## Begin Source extract

Onesies, the creepy Christmas Smash
Inanimate though they are, onesies can be very humanlike. (Comstock/Comstock/Getty Images)

Gone are the days in which the only all-in-ones a man, or woman, could buy were the types of thing a prospector in the American wilderness would wear under his clothes to keep himself warm in his log cabin during the winter, while the wolves howl outside hungrily. Now the big clothes shops and even the supermarkets are busy hanging all the onesie styles you could possibly imagine on the shop rails, waiting for their long dangly legs to walk out the door and into someone's Christmas wrapping paper.

Popular this Christmas are onesies patterned to look like various animals. Zebra print, leopard print and even cow print are up for grabs, and the animals with the cutest ears, such as cats, and those dogs with the floppiest ears, are also represented by fluffy outcroppings on the onesie hoods. Understated onesies, if there is such a thing, are on the shelves, waiting for a discerning fashionista to snap one up, and for the glam girls, versions encrusted tastefully with sparkling crystals are also available. Feet or no feet? That is a question for the individual, and depends on the natural warmness of their feet. Patriotic Union Jack print? An option, as are camouflage prints for the armchair soldier. Anti-cute skull prints are also on the market, but a skull-covered onesie is never going to make the wearer look either Goth or tough, and may actually have the same impact as a person dressed in a Santa-red all-in-one with reindeer antlers on the hood.

## End Source extract

Name every print that the piece on Christmas onesies says is available for onesies.

## Begin Supplied data

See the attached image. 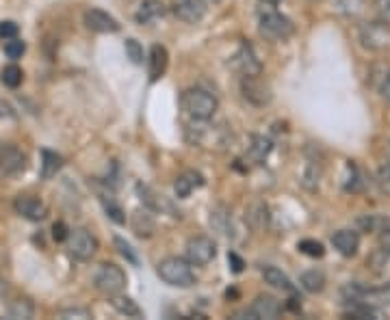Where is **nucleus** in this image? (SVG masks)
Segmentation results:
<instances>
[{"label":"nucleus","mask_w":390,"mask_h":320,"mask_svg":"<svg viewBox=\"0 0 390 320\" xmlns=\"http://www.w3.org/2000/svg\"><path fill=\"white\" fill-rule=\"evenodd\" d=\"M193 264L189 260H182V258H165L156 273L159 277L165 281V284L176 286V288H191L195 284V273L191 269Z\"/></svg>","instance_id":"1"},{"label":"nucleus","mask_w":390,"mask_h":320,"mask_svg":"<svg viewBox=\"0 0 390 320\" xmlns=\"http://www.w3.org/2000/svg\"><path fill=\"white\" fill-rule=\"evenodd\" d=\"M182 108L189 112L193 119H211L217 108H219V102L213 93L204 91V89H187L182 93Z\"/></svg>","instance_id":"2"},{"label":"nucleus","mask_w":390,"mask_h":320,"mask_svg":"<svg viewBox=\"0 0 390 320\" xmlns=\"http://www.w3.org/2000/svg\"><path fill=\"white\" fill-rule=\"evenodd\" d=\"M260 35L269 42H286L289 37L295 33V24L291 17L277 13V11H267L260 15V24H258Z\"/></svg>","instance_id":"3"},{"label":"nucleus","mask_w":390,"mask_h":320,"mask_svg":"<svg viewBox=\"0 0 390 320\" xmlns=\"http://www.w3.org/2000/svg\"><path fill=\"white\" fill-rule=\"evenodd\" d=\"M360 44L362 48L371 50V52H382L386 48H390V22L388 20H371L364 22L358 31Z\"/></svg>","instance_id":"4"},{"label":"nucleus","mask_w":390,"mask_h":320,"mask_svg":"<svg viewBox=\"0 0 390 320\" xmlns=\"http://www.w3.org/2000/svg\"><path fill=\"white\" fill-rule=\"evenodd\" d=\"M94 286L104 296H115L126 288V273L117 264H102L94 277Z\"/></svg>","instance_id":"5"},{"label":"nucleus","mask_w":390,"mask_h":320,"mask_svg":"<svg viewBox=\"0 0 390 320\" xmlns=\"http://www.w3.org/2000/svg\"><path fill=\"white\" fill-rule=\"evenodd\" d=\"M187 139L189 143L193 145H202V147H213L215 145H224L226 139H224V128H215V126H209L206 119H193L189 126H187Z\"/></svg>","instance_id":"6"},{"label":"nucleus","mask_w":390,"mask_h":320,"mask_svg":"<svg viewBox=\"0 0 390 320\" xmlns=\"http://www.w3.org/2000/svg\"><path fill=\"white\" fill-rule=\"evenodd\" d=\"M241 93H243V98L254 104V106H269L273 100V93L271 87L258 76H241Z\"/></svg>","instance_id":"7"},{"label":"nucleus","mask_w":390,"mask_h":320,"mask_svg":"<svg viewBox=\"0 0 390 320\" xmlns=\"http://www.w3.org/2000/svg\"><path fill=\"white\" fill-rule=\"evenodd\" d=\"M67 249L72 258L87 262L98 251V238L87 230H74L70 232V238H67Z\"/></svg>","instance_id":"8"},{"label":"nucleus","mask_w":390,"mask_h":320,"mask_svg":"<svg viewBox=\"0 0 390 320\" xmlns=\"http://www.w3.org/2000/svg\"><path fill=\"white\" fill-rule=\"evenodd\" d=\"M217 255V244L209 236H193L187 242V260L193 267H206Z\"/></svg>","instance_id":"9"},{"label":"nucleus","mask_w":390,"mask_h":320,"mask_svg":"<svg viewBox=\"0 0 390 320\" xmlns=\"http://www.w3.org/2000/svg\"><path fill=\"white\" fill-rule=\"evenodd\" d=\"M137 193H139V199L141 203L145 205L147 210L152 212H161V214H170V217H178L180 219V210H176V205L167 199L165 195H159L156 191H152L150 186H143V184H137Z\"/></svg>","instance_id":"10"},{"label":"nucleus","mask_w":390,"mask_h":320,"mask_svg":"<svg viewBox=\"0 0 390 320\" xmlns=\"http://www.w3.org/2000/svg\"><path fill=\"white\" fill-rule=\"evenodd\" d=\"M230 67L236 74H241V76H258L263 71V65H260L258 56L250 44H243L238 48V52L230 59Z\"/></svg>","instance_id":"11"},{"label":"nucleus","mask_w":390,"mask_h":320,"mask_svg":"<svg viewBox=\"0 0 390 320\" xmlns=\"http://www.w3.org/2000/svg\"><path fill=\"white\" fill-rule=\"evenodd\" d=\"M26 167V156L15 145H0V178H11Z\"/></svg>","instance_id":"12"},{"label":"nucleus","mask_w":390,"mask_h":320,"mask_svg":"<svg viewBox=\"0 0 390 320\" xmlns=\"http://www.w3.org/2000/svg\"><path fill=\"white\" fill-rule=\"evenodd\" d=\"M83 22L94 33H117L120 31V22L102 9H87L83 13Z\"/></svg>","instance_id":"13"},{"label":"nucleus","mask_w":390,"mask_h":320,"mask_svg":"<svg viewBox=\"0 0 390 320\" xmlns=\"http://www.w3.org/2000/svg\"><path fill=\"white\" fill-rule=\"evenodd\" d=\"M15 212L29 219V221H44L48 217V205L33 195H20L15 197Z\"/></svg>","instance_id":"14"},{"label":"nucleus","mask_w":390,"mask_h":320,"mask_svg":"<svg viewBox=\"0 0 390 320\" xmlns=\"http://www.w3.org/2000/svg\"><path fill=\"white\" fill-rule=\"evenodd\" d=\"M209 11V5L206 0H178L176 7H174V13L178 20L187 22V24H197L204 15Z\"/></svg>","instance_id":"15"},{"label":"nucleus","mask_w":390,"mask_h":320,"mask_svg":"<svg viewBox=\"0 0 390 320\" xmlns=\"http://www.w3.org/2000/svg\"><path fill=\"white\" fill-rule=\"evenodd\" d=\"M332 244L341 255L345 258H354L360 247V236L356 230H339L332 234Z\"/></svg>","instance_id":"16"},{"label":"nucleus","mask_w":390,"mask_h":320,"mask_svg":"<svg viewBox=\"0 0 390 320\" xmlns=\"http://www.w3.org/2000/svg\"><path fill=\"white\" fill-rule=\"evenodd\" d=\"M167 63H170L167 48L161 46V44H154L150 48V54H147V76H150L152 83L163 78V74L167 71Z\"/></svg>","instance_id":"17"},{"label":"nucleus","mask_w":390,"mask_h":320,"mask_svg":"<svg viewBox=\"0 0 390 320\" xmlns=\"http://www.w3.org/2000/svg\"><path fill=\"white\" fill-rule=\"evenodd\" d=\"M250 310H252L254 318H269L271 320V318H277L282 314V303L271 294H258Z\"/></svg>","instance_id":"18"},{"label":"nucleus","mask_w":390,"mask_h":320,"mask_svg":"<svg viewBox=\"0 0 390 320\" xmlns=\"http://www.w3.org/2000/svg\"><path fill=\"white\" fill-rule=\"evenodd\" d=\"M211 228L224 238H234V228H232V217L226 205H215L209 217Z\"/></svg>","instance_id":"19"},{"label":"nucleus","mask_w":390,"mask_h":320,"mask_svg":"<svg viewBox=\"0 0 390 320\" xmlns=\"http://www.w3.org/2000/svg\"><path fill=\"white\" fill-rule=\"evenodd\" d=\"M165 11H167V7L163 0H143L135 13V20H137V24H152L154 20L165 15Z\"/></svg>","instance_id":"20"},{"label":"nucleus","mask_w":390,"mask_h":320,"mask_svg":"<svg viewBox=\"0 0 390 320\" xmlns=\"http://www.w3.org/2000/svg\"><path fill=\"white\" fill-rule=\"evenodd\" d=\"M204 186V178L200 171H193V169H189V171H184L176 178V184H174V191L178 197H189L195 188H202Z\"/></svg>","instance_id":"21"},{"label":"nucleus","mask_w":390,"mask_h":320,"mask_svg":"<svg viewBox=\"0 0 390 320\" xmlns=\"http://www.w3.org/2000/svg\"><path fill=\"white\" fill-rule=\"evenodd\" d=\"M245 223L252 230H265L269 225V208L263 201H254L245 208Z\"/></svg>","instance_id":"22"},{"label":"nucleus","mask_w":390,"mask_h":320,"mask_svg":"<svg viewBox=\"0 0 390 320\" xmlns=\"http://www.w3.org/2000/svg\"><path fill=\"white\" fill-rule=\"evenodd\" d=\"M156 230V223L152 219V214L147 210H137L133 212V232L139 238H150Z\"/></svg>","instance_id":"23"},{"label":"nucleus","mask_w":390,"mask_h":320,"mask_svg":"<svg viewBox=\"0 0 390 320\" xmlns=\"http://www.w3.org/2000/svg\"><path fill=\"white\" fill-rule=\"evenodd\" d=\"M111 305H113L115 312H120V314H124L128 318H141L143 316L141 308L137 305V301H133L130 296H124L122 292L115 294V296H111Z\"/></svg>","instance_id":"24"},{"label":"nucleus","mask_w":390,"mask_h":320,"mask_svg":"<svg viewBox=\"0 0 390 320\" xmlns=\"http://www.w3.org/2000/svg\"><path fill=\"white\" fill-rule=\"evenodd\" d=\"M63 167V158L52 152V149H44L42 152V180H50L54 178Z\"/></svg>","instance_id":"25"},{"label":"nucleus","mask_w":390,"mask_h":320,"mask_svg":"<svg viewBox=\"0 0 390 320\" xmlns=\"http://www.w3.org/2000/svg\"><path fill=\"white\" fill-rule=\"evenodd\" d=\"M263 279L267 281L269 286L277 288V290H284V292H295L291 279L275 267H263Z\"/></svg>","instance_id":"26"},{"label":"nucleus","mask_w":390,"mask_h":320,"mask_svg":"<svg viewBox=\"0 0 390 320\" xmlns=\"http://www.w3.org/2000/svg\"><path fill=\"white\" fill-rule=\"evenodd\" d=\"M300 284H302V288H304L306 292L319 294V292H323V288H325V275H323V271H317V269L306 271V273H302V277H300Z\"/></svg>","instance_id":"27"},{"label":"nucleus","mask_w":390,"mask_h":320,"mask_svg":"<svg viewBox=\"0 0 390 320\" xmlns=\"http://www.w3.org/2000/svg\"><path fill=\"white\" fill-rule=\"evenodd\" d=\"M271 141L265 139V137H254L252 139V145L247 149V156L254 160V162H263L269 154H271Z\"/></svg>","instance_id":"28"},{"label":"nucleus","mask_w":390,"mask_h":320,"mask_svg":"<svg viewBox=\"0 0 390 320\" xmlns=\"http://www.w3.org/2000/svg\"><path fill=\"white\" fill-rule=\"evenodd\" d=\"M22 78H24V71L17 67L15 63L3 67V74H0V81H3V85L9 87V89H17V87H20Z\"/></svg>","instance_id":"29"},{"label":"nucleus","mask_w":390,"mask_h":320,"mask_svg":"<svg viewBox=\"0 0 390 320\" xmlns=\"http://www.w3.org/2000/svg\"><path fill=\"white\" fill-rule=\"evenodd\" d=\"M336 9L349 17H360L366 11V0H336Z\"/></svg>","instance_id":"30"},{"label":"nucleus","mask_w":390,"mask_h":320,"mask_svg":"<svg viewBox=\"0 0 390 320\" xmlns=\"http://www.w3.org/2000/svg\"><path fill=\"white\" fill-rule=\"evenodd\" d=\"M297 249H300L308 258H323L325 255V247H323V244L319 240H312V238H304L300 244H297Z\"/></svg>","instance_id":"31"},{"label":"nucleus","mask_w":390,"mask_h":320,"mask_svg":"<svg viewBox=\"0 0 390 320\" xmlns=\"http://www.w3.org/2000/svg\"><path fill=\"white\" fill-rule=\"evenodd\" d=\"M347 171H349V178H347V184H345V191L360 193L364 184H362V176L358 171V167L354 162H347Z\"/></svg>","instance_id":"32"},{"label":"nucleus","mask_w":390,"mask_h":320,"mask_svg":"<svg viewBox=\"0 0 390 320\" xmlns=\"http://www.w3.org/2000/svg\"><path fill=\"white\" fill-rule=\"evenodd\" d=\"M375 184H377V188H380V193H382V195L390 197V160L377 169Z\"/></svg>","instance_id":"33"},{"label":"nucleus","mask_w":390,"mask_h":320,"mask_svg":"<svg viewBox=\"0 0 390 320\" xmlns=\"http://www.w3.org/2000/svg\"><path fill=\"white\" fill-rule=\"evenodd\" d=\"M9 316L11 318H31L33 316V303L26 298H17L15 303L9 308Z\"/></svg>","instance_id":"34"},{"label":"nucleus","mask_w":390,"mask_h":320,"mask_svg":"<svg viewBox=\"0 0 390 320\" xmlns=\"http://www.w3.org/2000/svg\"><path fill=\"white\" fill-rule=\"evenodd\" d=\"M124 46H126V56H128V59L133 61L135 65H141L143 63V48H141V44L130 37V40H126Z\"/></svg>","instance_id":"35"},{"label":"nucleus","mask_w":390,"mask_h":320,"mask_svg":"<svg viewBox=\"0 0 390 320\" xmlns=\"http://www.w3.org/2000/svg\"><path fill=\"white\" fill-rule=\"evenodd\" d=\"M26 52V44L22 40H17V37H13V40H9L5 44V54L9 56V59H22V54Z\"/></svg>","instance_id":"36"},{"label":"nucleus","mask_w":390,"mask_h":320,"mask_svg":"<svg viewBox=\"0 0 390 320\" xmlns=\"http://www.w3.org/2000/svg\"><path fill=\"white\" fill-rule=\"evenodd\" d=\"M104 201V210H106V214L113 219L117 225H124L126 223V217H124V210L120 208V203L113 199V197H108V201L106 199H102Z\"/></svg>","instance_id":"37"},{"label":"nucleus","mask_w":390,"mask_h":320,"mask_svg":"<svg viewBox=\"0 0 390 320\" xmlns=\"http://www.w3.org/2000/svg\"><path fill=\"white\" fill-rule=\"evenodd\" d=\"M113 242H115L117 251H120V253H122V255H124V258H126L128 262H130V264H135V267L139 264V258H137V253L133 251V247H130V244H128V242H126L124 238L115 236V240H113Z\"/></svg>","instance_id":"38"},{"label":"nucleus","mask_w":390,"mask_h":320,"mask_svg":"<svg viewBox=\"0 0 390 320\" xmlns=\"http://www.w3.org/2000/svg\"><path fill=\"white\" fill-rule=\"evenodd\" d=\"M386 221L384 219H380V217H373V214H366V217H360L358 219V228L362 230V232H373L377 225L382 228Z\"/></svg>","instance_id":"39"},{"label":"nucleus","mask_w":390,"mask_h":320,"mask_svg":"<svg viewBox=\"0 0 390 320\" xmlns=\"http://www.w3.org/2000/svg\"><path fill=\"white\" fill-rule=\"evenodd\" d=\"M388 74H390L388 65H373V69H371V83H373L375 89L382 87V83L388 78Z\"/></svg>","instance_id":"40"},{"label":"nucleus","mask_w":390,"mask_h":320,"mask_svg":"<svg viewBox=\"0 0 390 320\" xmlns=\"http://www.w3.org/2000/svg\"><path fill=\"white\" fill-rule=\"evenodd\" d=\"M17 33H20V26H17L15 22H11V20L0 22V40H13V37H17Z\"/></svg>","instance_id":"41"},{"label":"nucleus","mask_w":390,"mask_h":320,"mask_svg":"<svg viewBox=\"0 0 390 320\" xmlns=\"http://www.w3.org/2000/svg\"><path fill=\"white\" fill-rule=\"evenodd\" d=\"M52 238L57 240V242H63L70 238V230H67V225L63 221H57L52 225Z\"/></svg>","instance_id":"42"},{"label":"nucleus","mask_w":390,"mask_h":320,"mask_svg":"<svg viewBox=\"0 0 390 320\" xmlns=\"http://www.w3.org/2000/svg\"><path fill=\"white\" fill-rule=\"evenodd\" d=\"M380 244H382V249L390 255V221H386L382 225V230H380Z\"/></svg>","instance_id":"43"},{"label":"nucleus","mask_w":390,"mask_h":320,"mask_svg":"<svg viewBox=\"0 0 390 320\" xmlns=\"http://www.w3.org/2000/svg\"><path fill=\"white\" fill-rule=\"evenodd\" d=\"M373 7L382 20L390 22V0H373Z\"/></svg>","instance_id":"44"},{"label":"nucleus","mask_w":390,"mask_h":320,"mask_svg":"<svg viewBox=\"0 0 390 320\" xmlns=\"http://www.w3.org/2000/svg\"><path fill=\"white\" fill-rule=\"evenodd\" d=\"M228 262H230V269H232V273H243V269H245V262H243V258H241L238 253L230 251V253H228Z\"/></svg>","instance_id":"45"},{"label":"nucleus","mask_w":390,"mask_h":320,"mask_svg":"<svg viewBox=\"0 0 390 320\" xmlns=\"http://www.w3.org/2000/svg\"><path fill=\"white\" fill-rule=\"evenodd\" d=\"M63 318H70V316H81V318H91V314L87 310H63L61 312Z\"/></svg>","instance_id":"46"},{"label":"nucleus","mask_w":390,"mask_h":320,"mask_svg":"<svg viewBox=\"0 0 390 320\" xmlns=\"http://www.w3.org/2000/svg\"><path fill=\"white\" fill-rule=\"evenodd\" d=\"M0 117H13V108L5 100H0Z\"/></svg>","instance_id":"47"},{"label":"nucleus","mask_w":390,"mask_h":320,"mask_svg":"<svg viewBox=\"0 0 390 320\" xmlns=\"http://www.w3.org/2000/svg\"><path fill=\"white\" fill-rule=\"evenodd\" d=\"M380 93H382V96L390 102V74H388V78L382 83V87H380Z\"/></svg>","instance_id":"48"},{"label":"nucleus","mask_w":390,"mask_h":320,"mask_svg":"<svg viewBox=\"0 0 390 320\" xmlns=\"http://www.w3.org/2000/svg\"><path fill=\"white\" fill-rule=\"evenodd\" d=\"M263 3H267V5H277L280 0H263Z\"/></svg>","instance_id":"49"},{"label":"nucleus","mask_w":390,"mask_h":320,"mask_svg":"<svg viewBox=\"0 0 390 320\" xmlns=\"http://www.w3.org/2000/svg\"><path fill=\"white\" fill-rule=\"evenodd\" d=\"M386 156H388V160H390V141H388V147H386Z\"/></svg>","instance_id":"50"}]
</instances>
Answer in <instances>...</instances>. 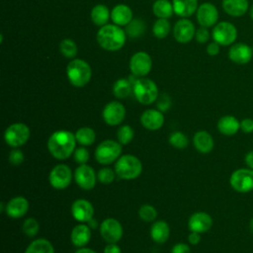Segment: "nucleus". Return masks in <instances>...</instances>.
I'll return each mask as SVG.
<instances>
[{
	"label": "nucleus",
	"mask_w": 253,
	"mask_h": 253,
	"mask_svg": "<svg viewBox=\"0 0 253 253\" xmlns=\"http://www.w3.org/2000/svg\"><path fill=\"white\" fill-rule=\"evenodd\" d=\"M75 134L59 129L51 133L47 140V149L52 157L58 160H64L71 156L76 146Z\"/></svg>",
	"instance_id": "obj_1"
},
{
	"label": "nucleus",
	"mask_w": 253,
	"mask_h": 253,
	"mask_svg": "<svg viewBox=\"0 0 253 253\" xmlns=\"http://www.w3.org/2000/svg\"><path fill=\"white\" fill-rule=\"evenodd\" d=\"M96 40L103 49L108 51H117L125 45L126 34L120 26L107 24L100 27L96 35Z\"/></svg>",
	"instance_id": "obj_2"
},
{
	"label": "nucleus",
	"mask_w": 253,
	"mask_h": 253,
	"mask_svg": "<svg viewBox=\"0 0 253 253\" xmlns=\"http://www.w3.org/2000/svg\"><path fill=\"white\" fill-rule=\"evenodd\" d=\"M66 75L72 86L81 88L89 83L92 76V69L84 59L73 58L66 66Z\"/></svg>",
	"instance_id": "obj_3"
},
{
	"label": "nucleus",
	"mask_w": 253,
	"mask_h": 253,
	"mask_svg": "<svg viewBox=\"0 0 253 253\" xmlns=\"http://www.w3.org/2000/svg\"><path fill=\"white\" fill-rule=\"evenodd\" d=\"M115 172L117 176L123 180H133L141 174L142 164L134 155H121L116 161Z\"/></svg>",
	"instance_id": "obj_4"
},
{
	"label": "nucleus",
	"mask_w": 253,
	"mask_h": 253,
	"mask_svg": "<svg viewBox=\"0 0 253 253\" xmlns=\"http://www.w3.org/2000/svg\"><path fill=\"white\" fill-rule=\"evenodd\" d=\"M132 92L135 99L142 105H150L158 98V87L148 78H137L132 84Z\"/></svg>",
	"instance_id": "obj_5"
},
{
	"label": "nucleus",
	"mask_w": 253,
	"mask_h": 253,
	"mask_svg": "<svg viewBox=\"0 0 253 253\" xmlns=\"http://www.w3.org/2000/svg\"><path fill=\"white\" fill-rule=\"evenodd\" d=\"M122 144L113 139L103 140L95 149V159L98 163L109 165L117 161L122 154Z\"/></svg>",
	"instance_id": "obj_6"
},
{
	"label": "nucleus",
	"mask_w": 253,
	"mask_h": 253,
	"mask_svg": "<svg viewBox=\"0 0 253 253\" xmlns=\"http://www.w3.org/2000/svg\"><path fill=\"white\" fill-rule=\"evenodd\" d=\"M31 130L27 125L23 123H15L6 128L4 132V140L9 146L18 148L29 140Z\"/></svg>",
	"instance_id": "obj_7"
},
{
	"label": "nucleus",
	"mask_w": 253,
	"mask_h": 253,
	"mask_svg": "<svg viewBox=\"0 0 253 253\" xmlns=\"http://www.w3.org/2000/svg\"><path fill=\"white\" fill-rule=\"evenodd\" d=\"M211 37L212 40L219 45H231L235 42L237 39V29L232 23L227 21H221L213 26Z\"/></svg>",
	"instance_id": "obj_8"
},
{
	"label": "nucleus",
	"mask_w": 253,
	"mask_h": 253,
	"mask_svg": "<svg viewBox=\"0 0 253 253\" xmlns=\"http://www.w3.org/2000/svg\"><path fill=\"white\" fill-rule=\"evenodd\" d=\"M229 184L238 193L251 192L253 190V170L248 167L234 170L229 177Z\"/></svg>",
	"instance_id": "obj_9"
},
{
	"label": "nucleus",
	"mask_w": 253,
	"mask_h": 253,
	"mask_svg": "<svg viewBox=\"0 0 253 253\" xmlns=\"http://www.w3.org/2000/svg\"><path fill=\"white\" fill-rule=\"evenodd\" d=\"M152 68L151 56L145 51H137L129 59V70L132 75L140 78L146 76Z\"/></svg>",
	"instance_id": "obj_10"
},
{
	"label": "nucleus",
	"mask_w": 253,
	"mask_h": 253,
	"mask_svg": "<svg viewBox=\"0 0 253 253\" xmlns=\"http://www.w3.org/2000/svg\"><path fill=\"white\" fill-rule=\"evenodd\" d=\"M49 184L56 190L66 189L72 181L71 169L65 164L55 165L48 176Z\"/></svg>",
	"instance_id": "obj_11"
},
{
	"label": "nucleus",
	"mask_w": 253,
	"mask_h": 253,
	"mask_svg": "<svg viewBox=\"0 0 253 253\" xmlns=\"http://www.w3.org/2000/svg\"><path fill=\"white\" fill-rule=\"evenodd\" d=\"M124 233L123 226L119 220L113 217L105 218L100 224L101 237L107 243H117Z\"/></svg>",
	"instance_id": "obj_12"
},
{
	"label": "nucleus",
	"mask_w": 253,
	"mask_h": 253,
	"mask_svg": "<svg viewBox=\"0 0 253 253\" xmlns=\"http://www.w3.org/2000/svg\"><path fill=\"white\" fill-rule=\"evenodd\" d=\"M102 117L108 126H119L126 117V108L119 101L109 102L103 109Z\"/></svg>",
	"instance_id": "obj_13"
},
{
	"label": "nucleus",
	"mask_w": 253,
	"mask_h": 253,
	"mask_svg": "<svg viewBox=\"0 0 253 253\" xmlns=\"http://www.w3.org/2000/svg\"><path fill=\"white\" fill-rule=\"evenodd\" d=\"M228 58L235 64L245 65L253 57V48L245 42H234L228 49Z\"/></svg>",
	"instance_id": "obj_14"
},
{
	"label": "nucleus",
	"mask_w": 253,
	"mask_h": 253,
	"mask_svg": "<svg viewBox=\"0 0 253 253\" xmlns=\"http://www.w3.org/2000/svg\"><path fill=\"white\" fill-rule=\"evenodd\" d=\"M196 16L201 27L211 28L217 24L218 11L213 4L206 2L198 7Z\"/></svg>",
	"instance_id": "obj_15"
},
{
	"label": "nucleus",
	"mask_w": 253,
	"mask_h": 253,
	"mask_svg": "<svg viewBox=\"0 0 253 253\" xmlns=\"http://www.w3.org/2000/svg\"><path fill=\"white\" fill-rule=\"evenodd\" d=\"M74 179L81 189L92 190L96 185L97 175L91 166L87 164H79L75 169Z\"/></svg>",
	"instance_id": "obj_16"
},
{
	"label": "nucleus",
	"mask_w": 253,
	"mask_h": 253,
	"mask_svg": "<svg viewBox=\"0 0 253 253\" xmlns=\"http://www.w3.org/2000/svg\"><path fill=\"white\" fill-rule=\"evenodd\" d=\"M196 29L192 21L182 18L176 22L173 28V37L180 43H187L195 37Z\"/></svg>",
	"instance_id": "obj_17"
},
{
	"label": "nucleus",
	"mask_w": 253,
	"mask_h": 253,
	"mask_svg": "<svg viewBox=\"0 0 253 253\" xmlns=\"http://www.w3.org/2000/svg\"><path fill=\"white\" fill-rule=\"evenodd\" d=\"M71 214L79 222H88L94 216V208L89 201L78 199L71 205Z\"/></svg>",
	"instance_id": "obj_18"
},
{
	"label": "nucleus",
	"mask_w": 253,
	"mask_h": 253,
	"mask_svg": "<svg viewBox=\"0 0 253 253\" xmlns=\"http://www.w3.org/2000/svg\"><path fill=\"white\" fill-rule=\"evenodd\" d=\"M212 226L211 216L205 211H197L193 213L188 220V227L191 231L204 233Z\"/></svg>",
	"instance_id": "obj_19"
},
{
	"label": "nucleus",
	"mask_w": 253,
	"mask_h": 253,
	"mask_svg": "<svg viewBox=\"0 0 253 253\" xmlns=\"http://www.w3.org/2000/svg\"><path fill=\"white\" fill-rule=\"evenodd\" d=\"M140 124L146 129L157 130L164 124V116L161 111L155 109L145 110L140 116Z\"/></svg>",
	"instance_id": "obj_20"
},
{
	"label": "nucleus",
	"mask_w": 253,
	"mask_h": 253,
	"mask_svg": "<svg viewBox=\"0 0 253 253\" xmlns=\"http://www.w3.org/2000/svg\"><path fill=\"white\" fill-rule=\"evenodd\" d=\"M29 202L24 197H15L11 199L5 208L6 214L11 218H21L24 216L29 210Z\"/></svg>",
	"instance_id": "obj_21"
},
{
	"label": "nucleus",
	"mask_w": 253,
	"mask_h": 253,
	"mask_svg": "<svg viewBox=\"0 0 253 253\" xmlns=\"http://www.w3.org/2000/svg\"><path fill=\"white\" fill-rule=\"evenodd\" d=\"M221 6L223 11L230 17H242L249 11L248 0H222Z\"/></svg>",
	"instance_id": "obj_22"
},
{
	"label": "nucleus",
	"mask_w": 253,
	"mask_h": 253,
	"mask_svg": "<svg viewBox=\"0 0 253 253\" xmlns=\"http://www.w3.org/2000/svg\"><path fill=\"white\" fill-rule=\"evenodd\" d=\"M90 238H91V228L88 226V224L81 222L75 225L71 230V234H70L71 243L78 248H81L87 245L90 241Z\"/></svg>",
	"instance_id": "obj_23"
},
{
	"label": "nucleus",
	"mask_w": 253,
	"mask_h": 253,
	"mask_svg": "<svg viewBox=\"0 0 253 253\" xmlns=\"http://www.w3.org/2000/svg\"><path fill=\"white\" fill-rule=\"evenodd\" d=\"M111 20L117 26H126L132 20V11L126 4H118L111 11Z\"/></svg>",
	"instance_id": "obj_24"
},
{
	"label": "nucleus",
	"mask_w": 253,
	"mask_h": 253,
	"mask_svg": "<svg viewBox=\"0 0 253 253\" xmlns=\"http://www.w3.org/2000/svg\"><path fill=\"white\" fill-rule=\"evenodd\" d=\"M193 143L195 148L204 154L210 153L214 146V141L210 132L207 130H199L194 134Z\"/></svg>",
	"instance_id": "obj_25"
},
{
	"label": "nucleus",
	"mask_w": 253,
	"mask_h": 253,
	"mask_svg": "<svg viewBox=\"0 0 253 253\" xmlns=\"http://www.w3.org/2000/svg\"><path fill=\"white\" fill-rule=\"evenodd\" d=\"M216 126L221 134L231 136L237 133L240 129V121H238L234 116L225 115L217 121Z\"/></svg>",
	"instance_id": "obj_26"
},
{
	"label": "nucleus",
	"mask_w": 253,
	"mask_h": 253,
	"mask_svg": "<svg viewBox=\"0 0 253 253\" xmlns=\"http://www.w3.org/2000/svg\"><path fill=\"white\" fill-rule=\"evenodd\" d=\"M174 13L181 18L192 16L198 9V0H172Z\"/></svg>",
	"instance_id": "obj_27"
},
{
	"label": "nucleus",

## End Supplied data

Complete output
Zebra print, leopard print, cow print, Union Jack print, camouflage print, skull print